Directive: Reproduce every item below verbatim, keeping each line unchanged.

-- BEGIN --

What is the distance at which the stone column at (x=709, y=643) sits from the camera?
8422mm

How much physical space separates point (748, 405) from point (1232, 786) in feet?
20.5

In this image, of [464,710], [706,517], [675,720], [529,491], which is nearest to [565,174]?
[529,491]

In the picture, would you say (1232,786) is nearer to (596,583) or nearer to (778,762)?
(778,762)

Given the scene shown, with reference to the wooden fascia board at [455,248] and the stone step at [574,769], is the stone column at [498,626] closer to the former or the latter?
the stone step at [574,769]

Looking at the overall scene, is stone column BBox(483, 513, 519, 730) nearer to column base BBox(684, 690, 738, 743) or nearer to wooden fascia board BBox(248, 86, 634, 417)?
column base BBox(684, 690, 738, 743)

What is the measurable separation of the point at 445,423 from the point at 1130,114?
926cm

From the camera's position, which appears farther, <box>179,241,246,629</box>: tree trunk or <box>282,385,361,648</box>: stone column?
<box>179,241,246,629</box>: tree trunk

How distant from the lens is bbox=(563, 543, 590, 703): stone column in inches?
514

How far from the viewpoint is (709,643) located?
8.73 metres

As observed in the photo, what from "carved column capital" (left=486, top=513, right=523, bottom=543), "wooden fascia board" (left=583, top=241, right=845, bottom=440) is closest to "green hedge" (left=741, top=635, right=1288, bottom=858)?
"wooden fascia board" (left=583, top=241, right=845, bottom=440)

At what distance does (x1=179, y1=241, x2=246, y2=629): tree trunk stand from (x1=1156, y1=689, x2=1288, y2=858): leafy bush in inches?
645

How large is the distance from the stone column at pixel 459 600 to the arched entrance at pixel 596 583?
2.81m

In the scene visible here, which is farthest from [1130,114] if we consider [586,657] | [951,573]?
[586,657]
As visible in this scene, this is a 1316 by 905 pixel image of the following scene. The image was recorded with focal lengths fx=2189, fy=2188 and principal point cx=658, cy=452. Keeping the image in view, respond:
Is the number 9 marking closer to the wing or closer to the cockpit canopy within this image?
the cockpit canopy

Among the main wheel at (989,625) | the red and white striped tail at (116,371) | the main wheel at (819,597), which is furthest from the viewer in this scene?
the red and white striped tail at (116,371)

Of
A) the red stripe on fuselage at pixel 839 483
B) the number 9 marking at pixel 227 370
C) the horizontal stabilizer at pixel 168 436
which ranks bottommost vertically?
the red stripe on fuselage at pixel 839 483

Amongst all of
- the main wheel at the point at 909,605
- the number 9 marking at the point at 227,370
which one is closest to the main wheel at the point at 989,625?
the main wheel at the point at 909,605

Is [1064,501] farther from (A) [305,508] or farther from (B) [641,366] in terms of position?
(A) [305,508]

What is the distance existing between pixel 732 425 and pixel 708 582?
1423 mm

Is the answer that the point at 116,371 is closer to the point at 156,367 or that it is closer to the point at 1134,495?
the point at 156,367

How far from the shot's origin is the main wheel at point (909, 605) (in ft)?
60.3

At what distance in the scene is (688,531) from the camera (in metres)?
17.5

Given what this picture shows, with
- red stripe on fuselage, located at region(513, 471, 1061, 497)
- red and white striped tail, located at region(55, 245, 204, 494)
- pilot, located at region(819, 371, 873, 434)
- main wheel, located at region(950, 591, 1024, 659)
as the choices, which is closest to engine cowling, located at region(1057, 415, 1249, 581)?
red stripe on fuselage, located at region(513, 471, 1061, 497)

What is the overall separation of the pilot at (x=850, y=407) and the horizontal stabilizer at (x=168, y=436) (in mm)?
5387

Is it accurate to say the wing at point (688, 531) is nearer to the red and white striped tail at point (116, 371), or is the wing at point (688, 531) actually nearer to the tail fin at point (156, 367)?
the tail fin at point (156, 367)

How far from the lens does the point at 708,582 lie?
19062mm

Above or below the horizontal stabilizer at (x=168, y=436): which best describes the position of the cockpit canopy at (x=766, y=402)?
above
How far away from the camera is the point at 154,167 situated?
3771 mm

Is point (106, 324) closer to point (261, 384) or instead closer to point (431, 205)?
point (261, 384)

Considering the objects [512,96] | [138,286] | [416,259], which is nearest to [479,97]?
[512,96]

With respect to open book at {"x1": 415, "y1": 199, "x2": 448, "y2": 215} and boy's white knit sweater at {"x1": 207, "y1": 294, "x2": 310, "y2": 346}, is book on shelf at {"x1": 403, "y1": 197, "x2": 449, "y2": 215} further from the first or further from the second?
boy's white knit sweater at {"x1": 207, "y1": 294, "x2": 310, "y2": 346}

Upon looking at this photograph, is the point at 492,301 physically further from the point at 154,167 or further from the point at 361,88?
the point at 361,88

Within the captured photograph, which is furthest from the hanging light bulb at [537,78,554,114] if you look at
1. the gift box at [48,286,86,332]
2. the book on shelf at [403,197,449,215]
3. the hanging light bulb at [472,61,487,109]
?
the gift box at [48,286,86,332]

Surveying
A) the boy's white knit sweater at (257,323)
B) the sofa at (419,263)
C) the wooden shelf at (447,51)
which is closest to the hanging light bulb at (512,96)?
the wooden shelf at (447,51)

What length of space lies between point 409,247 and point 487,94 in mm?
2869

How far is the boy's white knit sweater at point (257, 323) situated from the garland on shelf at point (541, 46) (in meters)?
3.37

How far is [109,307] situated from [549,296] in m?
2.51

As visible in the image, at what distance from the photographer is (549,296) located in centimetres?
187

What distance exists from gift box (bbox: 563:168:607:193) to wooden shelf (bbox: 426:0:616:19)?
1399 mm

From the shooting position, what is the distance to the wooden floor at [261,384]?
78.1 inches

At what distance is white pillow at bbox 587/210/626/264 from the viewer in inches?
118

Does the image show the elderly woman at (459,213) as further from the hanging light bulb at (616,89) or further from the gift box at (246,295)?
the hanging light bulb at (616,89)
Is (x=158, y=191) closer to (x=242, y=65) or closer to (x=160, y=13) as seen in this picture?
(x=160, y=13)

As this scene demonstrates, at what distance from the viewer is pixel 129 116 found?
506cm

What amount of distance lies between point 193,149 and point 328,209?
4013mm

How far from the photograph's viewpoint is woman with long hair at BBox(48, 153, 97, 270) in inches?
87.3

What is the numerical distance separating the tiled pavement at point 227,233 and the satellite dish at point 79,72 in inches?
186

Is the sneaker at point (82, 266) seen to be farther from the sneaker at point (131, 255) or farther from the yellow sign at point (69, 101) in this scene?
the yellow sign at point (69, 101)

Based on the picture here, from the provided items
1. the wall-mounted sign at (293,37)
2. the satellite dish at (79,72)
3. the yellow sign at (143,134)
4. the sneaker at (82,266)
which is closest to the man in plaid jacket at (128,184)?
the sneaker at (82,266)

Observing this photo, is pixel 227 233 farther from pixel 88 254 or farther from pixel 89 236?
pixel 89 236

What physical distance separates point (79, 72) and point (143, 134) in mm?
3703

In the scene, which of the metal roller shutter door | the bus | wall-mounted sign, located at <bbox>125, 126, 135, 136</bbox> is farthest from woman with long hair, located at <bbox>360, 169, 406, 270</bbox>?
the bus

-- END --

Task answer:
What is the distance at which the stone column at (x=709, y=643) sits from the camera?
8422mm

How much physical space separates point (748, 405) from point (1232, 786) in feet?
20.5

In this image, of [464,710], [706,517], [675,720], [529,491], which is nearest to [565,174]?
[529,491]

In the picture, would you say (1232,786) is nearer to (596,583) or nearer to (778,762)?
(778,762)

Given the scene shown, with reference to the wooden fascia board at [455,248] and the stone step at [574,769], is the stone column at [498,626] closer to the former or the latter?
the stone step at [574,769]

Looking at the overall scene, is stone column BBox(483, 513, 519, 730) nearer to column base BBox(684, 690, 738, 743) or nearer to wooden fascia board BBox(248, 86, 634, 417)?
column base BBox(684, 690, 738, 743)

What is the measurable separation of the point at 445,423 from the point at 1130,114?
926cm

From the camera's position, which appears farther, <box>179,241,246,629</box>: tree trunk or <box>282,385,361,648</box>: stone column?
<box>179,241,246,629</box>: tree trunk

How distant from the lens is bbox=(563, 543, 590, 703): stone column in inches?
514

How far from the viewpoint is (709,643) located?
8.73 metres

As observed in the photo, what from "carved column capital" (left=486, top=513, right=523, bottom=543), "wooden fascia board" (left=583, top=241, right=845, bottom=440) is closest to "green hedge" (left=741, top=635, right=1288, bottom=858)?
"wooden fascia board" (left=583, top=241, right=845, bottom=440)

At what distance does (x1=179, y1=241, x2=246, y2=629): tree trunk stand from (x1=1156, y1=689, x2=1288, y2=858): leafy bush in inches?
645

How large is the distance from the stone column at pixel 459 600 to the arched entrance at pixel 596 583?
2.81m

In the scene visible here, which is farthest from [1130,114] if we consider [586,657] | [951,573]?
[586,657]
As visible in this scene, this is a 1316 by 905 pixel image of the following scene. The image was recorded with focal lengths fx=2189, fy=2188 and principal point cx=658, cy=452. Keeping the image in view, respond:
Is the number 9 marking closer to the wing or closer to the cockpit canopy within this image?
the cockpit canopy

Among the main wheel at (989,625) | the red and white striped tail at (116,371) | the main wheel at (819,597), which is furthest from the viewer in this scene?
the red and white striped tail at (116,371)

Of
A) the red stripe on fuselage at pixel 839 483
B) the number 9 marking at pixel 227 370
C) the horizontal stabilizer at pixel 168 436
which ranks bottommost vertically?
the red stripe on fuselage at pixel 839 483

Amongst all of
- the main wheel at the point at 909,605
- the number 9 marking at the point at 227,370
which one is closest to the main wheel at the point at 989,625?
the main wheel at the point at 909,605

Is [1064,501] farther from (A) [305,508] or farther from (B) [641,366] in terms of position?
(A) [305,508]

What is the distance existing between pixel 732 425 and pixel 708 582?
1423 mm

Is the answer that the point at 116,371 is closer to the point at 156,367 or that it is closer to the point at 1134,495?
the point at 156,367

How far from the shot's origin is the main wheel at point (909, 605) (in ft)?
60.3

At what distance in the scene is (688,531) from the camera (in metres)?
17.5

Given what this picture shows, with
- red stripe on fuselage, located at region(513, 471, 1061, 497)
- red and white striped tail, located at region(55, 245, 204, 494)
- pilot, located at region(819, 371, 873, 434)
- main wheel, located at region(950, 591, 1024, 659)
as the choices, which is closest to engine cowling, located at region(1057, 415, 1249, 581)?
red stripe on fuselage, located at region(513, 471, 1061, 497)

What is the overall separation of the pilot at (x=850, y=407) and the horizontal stabilizer at (x=168, y=436) (in mm)?
5387

Is it accurate to say the wing at point (688, 531) is nearer to the red and white striped tail at point (116, 371), or is the wing at point (688, 531) actually nearer to the tail fin at point (156, 367)?
the tail fin at point (156, 367)

How far from the lens does the point at 708,582 lie?
19062mm

Above or below the horizontal stabilizer at (x=168, y=436): which best describes the position of the cockpit canopy at (x=766, y=402)?
above
How far away from the camera is the point at 154,167 situated?
3771 mm

Is point (106, 324) closer to point (261, 384) or instead closer to point (431, 205)?
point (261, 384)

Considering the objects [512,96] | [138,286] | [416,259], which is nearest to [479,97]?
[512,96]

With respect to open book at {"x1": 415, "y1": 199, "x2": 448, "y2": 215} and boy's white knit sweater at {"x1": 207, "y1": 294, "x2": 310, "y2": 346}, is book on shelf at {"x1": 403, "y1": 197, "x2": 449, "y2": 215} further from the first or further from the second?
boy's white knit sweater at {"x1": 207, "y1": 294, "x2": 310, "y2": 346}

Upon looking at this photograph, is the point at 492,301 physically further from the point at 154,167 or further from the point at 361,88?
the point at 361,88

Within the captured photograph, which is furthest from the hanging light bulb at [537,78,554,114] if you look at
1. the gift box at [48,286,86,332]
2. the book on shelf at [403,197,449,215]
3. the hanging light bulb at [472,61,487,109]
?
the gift box at [48,286,86,332]

Surveying
A) the boy's white knit sweater at (257,323)
B) the sofa at (419,263)
C) the wooden shelf at (447,51)
which is closest to the hanging light bulb at (512,96)?
the wooden shelf at (447,51)

What length of space lies between point 409,247 and point 487,94 in mm?
2869

How far is the boy's white knit sweater at point (257, 323) situated from the garland on shelf at point (541, 46) (in meters)?
3.37

How far is [109,307] situated from [549,296] in m?
2.51

As visible in the image, at what distance from the photographer is (549,296) located in centimetres?
187

What distance exists from gift box (bbox: 563:168:607:193) to wooden shelf (bbox: 426:0:616:19)?
1399 mm

From the shooting position, what is the distance to the wooden floor at [261,384]?
78.1 inches

At what distance is white pillow at bbox 587/210/626/264 from the viewer in inches?
118

Does the image show the elderly woman at (459,213) as further from the hanging light bulb at (616,89) or further from the gift box at (246,295)?
the hanging light bulb at (616,89)
Is (x=158, y=191) closer to (x=242, y=65) or closer to (x=160, y=13) as seen in this picture?
(x=160, y=13)

As this scene demonstrates, at what distance from the viewer is pixel 129 116 found?
506cm

What amount of distance lies between point 193,149 and point 328,209?
4013mm

How far from the photograph's viewpoint is woman with long hair at BBox(48, 153, 97, 270) in inches?
87.3

What is the numerical distance separating the tiled pavement at point 227,233 and the satellite dish at point 79,72 in inches?
186

Is the sneaker at point (82, 266) seen to be farther from the sneaker at point (131, 255) or farther from the yellow sign at point (69, 101) in this scene?
the yellow sign at point (69, 101)

Based on the picture here, from the provided items
1. the wall-mounted sign at (293,37)
2. the satellite dish at (79,72)
3. the yellow sign at (143,134)
4. the sneaker at (82,266)
which is closest to the man in plaid jacket at (128,184)?
the sneaker at (82,266)

Observing this photo, is pixel 227 233 farther from pixel 88 254 or farther from pixel 89 236?
pixel 89 236

What physical distance separates point (79, 72) and point (143, 134) in mm?
3703

In the scene, which of the metal roller shutter door | the bus | wall-mounted sign, located at <bbox>125, 126, 135, 136</bbox> is farthest from woman with long hair, located at <bbox>360, 169, 406, 270</bbox>?
the bus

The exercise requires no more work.